En la década de 1980, los progresos de la reanimación permitieron mantener con vida a recién nacidos cada vez más prematuros. En incubadoras herméticas provistas de lámparas ultravioletas, las condiciones de vida artificial podían regularse con la precisión necesaria para permitir la supervivencia de esas pequeñas formas humanas que los internos llamaban en son de burla afectuosa:"las gambitas". Pero por entonces no se era consciente de que el frágil sistema nervioso de esos bebés no soportaba nada bien las manipulaciones necesarias para su cuidado. Entonces se aprendió a cuidarlos sin contacto físico. Y en el exterior de las incubadoras han aparecido unos carteles:"NO TOCAR".
Los lloros de desamparo que se oían procedentes de las incubadoras, a pesar de la insonorización, le encogían el corazón incluso a las enfermeras más indiferentes, aunque los ignoraban de manera disciplinada. Pero a pesar de la temperatura ideal, de que las condiciones de oxígeno y de humedad estuviesen perfectamente controladas, de una alimentación medida al miligramo, y de los UV...,¡los bebés no crecían! Científicamente era un misterio, casi un desaire. ¿Cómo era posible que, a pesar de unas condiciones tan perfectas, la naturaleza se negase a cooperar?

====

#### Trabajo a realizar
Por favor, escribe sin cambios el fragmento del texto sobre los bebés prematuros que va de "Los lloros de" a "negase a cooperar?", ambos incluidos. El material es independiente del texto sobre los bebés prematuros.

Datos recopilados:

====

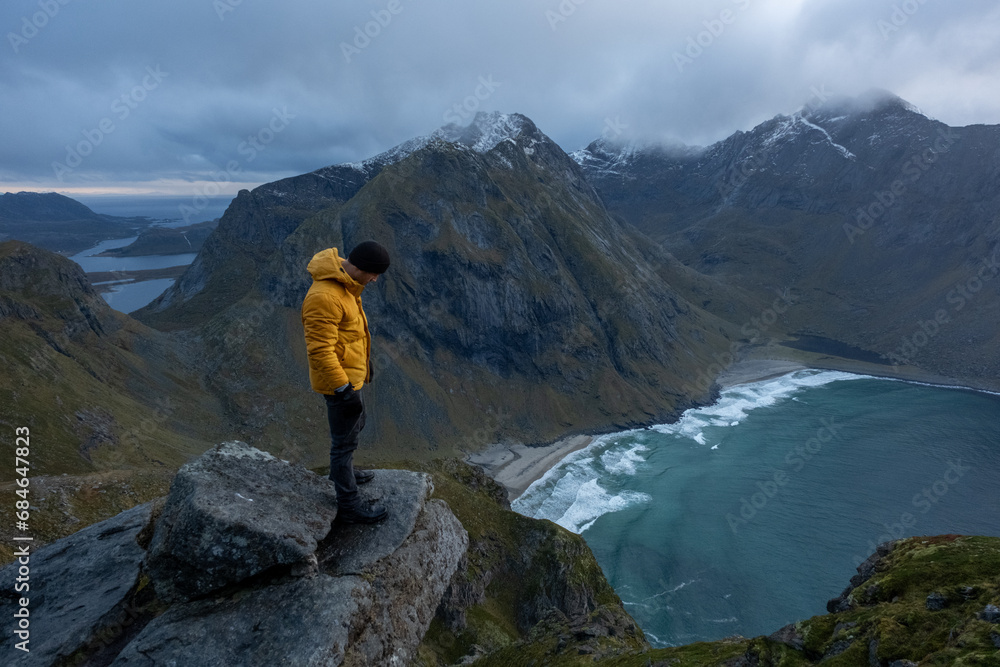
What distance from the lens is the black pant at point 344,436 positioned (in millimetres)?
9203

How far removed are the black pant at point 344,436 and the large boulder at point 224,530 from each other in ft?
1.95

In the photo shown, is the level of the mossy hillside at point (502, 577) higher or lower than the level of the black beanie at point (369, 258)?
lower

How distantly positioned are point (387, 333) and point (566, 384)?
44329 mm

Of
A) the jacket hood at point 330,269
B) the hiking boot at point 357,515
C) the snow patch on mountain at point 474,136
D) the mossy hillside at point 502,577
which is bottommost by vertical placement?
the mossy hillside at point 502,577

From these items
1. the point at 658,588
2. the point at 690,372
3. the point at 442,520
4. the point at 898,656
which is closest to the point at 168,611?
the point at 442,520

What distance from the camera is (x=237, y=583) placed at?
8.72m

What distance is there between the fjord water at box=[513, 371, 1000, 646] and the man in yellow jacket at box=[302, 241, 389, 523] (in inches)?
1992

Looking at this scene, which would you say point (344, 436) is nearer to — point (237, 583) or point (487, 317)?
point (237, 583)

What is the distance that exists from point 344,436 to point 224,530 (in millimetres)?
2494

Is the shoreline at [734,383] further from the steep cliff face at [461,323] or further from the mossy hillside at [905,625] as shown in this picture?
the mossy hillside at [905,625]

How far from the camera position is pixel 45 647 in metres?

====

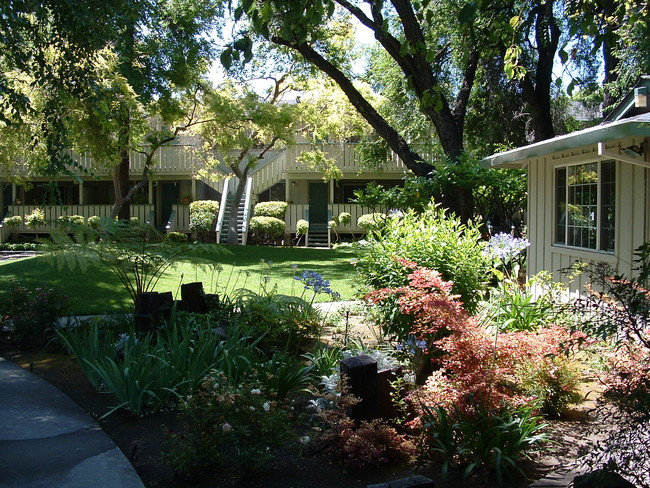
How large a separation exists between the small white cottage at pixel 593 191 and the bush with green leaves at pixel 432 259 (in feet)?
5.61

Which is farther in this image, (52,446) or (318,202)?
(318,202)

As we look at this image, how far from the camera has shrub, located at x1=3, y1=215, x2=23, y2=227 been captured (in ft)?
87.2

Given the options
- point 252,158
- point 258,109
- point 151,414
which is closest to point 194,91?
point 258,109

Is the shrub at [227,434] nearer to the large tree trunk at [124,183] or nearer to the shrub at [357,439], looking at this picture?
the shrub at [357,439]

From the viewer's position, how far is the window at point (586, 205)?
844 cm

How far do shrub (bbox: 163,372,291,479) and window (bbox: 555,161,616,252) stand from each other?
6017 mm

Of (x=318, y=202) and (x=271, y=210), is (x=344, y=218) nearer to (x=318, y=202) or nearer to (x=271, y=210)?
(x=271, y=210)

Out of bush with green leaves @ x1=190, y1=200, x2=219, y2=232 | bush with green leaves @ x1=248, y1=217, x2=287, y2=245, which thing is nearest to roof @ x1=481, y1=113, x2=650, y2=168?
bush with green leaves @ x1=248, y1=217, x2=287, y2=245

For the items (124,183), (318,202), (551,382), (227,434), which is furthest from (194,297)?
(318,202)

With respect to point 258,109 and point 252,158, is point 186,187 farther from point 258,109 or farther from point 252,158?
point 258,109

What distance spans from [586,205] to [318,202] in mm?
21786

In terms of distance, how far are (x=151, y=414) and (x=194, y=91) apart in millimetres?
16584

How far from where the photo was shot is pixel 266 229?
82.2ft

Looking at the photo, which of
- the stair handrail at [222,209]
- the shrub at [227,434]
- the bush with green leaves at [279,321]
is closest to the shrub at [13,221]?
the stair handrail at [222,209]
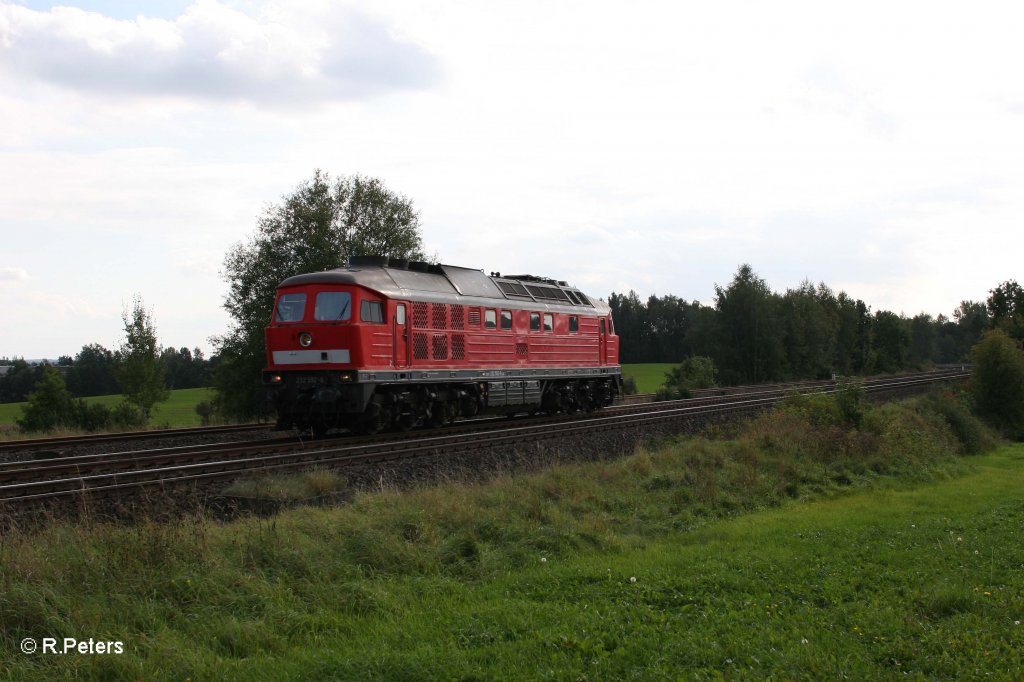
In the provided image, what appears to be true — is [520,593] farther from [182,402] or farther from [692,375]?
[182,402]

====

#### Tu respuesta
Los lloros de desamparo que se oían procedentes de las incubadoras, a pesar de la insonorización, le encogían el corazón incluso a las enfermeras más indiferentes, aunque los ignoraban de manera disciplinada. Pero a pesar de la temperatura ideal, de que las condiciones de oxígeno y de humedad estuviesen perfectamente controladas, de una alimentación medida al miligramo, y de los UV...,¡los bebés no crecían! Científicamente era un misterio, casi un desaire. ¿Cómo era posible que, a pesar de unas condiciones tan perfectas, la naturaleza se negase a cooperar?